• STATED PROBLEM
Without altering anything, repeat each of the records.

::::::

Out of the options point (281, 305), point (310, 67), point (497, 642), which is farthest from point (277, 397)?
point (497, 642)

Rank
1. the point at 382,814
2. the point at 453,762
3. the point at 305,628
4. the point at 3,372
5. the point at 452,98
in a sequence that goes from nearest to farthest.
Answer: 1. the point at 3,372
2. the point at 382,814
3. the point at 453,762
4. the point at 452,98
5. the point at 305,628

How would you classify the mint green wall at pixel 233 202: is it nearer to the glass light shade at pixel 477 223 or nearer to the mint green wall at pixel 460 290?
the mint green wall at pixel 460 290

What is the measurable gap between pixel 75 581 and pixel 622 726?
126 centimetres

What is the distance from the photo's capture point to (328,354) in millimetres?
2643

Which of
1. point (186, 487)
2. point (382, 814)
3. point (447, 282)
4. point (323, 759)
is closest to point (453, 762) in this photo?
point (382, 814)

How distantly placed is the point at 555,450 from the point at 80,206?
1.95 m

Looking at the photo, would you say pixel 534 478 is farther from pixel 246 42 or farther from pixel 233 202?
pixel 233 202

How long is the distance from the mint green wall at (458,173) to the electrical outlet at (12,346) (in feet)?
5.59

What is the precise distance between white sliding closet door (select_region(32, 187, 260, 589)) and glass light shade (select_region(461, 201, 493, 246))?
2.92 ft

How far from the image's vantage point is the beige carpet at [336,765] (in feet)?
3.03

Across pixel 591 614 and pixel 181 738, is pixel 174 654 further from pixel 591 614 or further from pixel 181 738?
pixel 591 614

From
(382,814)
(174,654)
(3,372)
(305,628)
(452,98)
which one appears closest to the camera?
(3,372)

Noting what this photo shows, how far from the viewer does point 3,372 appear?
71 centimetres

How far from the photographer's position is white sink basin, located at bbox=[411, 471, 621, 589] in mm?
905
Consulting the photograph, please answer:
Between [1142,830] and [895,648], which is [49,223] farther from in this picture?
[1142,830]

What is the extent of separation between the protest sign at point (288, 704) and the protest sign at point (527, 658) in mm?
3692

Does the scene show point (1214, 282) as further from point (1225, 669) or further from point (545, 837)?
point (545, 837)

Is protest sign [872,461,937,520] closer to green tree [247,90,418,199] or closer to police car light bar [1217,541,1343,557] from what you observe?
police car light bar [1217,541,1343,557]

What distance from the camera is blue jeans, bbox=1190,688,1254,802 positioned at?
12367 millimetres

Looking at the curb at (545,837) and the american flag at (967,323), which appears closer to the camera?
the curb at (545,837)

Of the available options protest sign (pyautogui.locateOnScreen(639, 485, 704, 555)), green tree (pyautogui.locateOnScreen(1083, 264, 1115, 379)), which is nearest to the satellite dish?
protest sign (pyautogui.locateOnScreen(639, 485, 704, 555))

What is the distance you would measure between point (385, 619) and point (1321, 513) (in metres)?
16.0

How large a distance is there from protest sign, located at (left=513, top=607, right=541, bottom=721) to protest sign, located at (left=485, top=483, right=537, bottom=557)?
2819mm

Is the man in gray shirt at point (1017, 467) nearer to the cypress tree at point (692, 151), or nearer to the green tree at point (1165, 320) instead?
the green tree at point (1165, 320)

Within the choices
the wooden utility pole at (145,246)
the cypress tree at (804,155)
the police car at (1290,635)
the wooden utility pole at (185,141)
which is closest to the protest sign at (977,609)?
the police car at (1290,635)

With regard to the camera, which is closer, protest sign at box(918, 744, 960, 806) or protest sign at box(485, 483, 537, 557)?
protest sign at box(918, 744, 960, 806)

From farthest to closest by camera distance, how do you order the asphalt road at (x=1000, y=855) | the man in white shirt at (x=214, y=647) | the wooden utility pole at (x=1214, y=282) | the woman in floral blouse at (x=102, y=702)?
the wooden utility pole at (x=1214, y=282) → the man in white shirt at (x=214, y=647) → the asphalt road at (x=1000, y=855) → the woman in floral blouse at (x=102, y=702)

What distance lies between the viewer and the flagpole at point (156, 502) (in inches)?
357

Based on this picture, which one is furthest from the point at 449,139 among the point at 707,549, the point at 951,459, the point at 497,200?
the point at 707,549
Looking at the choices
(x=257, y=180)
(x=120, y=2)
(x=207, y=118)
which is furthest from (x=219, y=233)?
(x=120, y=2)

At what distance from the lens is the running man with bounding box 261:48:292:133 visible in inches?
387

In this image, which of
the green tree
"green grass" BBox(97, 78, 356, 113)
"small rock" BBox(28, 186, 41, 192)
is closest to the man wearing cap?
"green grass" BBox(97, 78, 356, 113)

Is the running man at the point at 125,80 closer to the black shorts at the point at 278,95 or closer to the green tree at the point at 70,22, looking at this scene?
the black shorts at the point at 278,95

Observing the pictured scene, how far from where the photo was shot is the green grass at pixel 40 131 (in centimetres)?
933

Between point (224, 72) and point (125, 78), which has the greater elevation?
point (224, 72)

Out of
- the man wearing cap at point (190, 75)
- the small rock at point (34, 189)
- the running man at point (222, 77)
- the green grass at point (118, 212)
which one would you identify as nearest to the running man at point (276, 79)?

::::::

• FINISHED TASK
Out of the options point (281, 305), point (310, 67), point (497, 642), which is farthest from point (277, 397)?
point (497, 642)

Rank
1. the point at 382,814
2. the point at 453,762
3. the point at 305,628
4. the point at 3,372
5. the point at 452,98
in a sequence that goes from nearest to farthest.
Answer: 1. the point at 3,372
2. the point at 382,814
3. the point at 453,762
4. the point at 452,98
5. the point at 305,628

How would you classify the mint green wall at pixel 233 202: is it nearer to the glass light shade at pixel 477 223 or nearer to the mint green wall at pixel 460 290?
the mint green wall at pixel 460 290

What is the measurable gap between pixel 75 581 and pixel 622 726?
126 centimetres

What is the distance from the photo's capture point to (328,354) in millimetres?
2643

Which of
1. point (186, 487)
2. point (382, 814)
3. point (447, 282)
4. point (323, 759)
is closest to point (453, 762) in this photo?
point (382, 814)

How distantly placed is the point at 555,450 from the point at 80,206?
1.95 m

Looking at the photo, would you say pixel 534 478 is farther from pixel 246 42 or farther from pixel 233 202?
pixel 233 202

How long is the distance from the mint green wall at (458,173) to the electrical outlet at (12,346) (in feet)?
5.59

What is the precise distance between white sliding closet door (select_region(32, 187, 260, 589)) and glass light shade (select_region(461, 201, 493, 246))?
2.92 ft

How far from the image's vantage point is the beige carpet at [336,765] (in feet)?
3.03

Across pixel 591 614 and pixel 181 738, is pixel 174 654 further from pixel 591 614 or further from pixel 181 738?
pixel 591 614

From
(382,814)
(174,654)
(3,372)
(305,628)
(452,98)
which one appears closest to the camera?
(3,372)

Noting what this photo shows, how far from the viewer does point 3,372 appear?
71 centimetres

How far from the photographer's position is white sink basin, located at bbox=[411, 471, 621, 589] in mm?
905
Consulting the photograph, please answer:
Between [1142,830] and [895,648], which is [49,223] farther from in this picture?
[1142,830]

What is the extent of separation between the protest sign at point (288, 704) and the protest sign at point (527, 658) in mm?
3692

Does the scene show point (1214, 282) as further from point (1225, 669) or further from point (545, 837)?
point (545, 837)

Is protest sign [872,461,937,520] closer to green tree [247,90,418,199] or closer to police car light bar [1217,541,1343,557] from what you observe?
police car light bar [1217,541,1343,557]

What distance from the camera is blue jeans, bbox=1190,688,1254,802 positioned at?
12367 millimetres

Looking at the curb at (545,837) and the american flag at (967,323), which appears closer to the camera?
the curb at (545,837)

Of the available options protest sign (pyautogui.locateOnScreen(639, 485, 704, 555)), green tree (pyautogui.locateOnScreen(1083, 264, 1115, 379)), which is nearest to the satellite dish?
protest sign (pyautogui.locateOnScreen(639, 485, 704, 555))

What is the distance you would measure between point (385, 619) and point (1321, 513) (in metres)?
16.0

How large a distance is there from protest sign, located at (left=513, top=607, right=541, bottom=721) to protest sign, located at (left=485, top=483, right=537, bottom=557)?
2819mm

Is the man in gray shirt at point (1017, 467) nearer to the cypress tree at point (692, 151), or nearer to the green tree at point (1165, 320) instead?
the green tree at point (1165, 320)

Within the choices
the wooden utility pole at (145,246)
the cypress tree at (804,155)
the police car at (1290,635)
the wooden utility pole at (185,141)
which is closest to the protest sign at (977,609)?
the police car at (1290,635)

With regard to the camera, which is closer, protest sign at box(918, 744, 960, 806) or protest sign at box(485, 483, 537, 557)?
protest sign at box(918, 744, 960, 806)

From farthest to closest by camera distance, how do you order the asphalt road at (x=1000, y=855) | the man in white shirt at (x=214, y=647) | the wooden utility pole at (x=1214, y=282) | the woman in floral blouse at (x=102, y=702)?
the wooden utility pole at (x=1214, y=282) → the man in white shirt at (x=214, y=647) → the asphalt road at (x=1000, y=855) → the woman in floral blouse at (x=102, y=702)

What distance lies between the viewer and the flagpole at point (156, 502) (in inches)?
357

Based on this picture, which one is furthest from the point at 449,139 among the point at 707,549, the point at 951,459, the point at 497,200?
the point at 707,549
Looking at the choices
(x=257, y=180)
(x=120, y=2)
(x=207, y=118)
which is furthest from (x=219, y=233)?
(x=120, y=2)

At what distance from the lens is the running man with bounding box 261:48:292:133 visible in inches?
387

In this image, which of
the green tree
"green grass" BBox(97, 78, 356, 113)
"small rock" BBox(28, 186, 41, 192)
is closest to the man wearing cap?
"green grass" BBox(97, 78, 356, 113)

Is the running man at the point at 125,80 closer to the black shorts at the point at 278,95 or closer to the green tree at the point at 70,22, looking at this scene?
the black shorts at the point at 278,95

Observing the pictured scene, how far from where the photo was shot is the green grass at pixel 40 131 (in centimetres)?
933

Between point (224, 72) and point (125, 78), which has the greater elevation?
point (224, 72)

Out of
- the man wearing cap at point (190, 75)
- the small rock at point (34, 189)
- the running man at point (222, 77)
- the green grass at point (118, 212)
which one would you identify as nearest to the running man at point (276, 79)?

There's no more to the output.